Я пытаюсь отвязаться от Дона, который с непонимающим видом пялится на свою карту, и заверяю его, что уже все понял. Дон кивает и переключается на более серьезное занятие, а именно — пытается дотянуться до своего стакана, стоящего на стойке, и влить хотя бы часть его содержимого себе в рот. Мы удаляемся к незанятой стойке, окружающей колонну, возведенную в центре зала.

Джейн спрашивает, что привело меня в Хониару, и терпеливо выслушивает мои пространные объяснения.

— К тому же я не хочу присутствовать при охоте на дельфинов, — добавляю я, чувствуя, как к горлу подкатывает тошнота при одном воспоминании о виденном.

Джейн хихикает.

— Я пыталась организовать ферму по разведению коров в Макире, но жители настолько привыкали к коровам, что потом не могли забить их. Они даже не позволяли никому подойти к ним. Дело закончилось тем, что они сломали ограждения загона темной ночью и всех выпустили на волю.

Вот и я говорю.

— Ну, нам пора, — добавляет она, снимая с планки ключи. — А ты где остановился, Уилл?

— Ну, я еще не знаю, — признаюсь я, и они тут же с великодушным гостеприимством, которое многие англичане находят назойливым, требуют, чтобы я поселился у них.

— Мы все устроим. Пошли. — Джейн даже подпрыгивает от энтузиазма.

— Завтра поедем в хозяйственный магазин, — загадочно сообщает Ник, когда я залезаю на заднее сиденье большого белого полноприводного пикапа, на боку которого розовыми буквами выведено «Сельскохозяйственная помощь женщинам Соломоновых островов».

Я подпрыгиваю на ухабах и вымоинах, которыми покрыты холмы, окружающие город. За очередным поворотом передо мной открывается вид на внутреннюю часть острова с его лугами и деревнями.

— Видишь, это территория Республиканской армии Гуадалканала, — указывает Ник большим пальцем через окошко.

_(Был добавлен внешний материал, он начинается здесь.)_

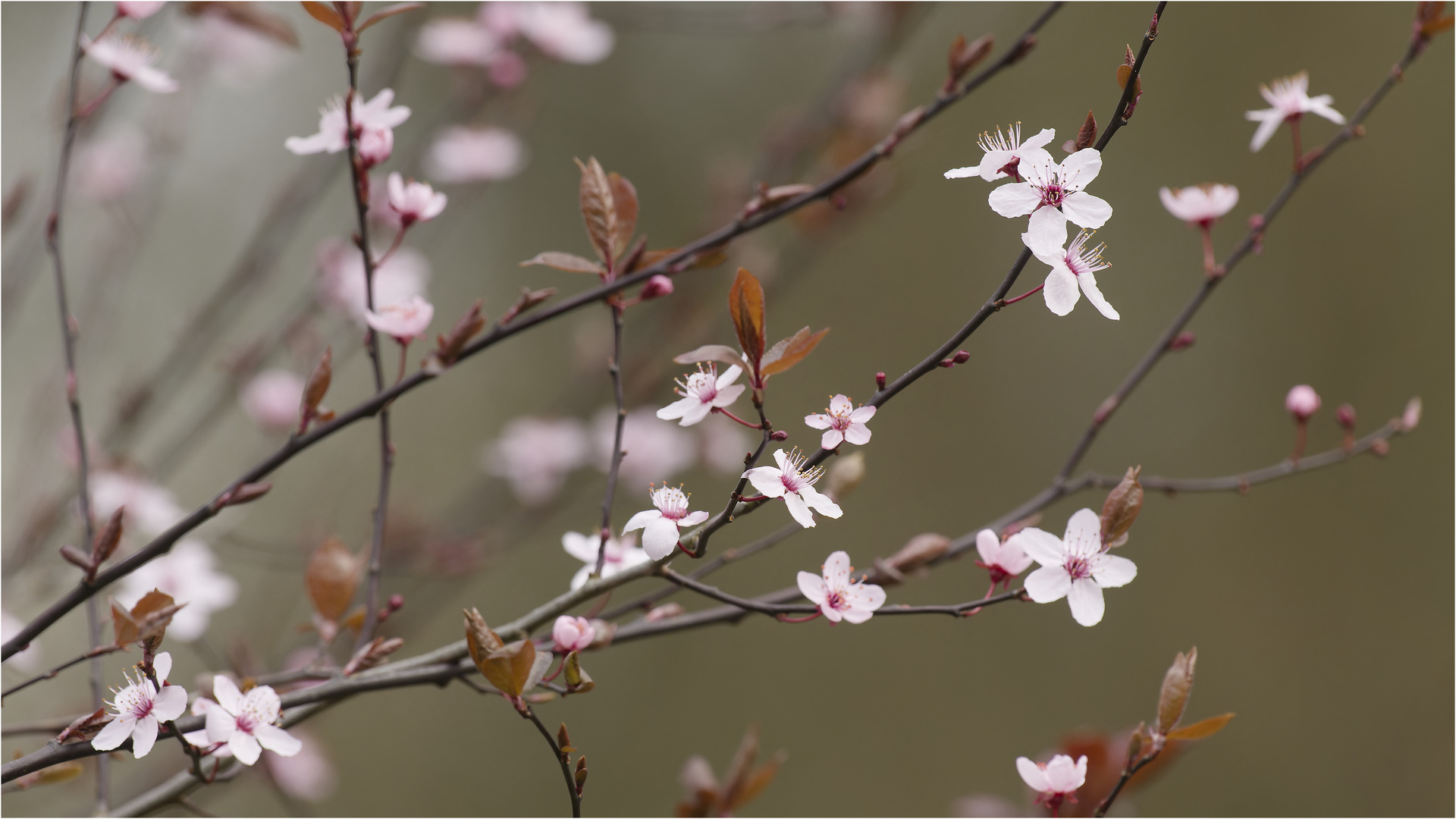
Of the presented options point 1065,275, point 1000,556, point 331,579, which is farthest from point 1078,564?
point 331,579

И если дневное блуждание по городу было утомительным и гнетущим, то сутки, проведенные вне городских стен, превратились в напряженное, рискованное и даже опасное времяпрепровождение. За пределами города всем управляла Республиканская армия Гуадалканала в одном из своих обличий: эти юные хулиганы меняли название своей организации всякий раз после просмотра очередного голливудского боевика, которые они крутили на краденых видеоплеерах.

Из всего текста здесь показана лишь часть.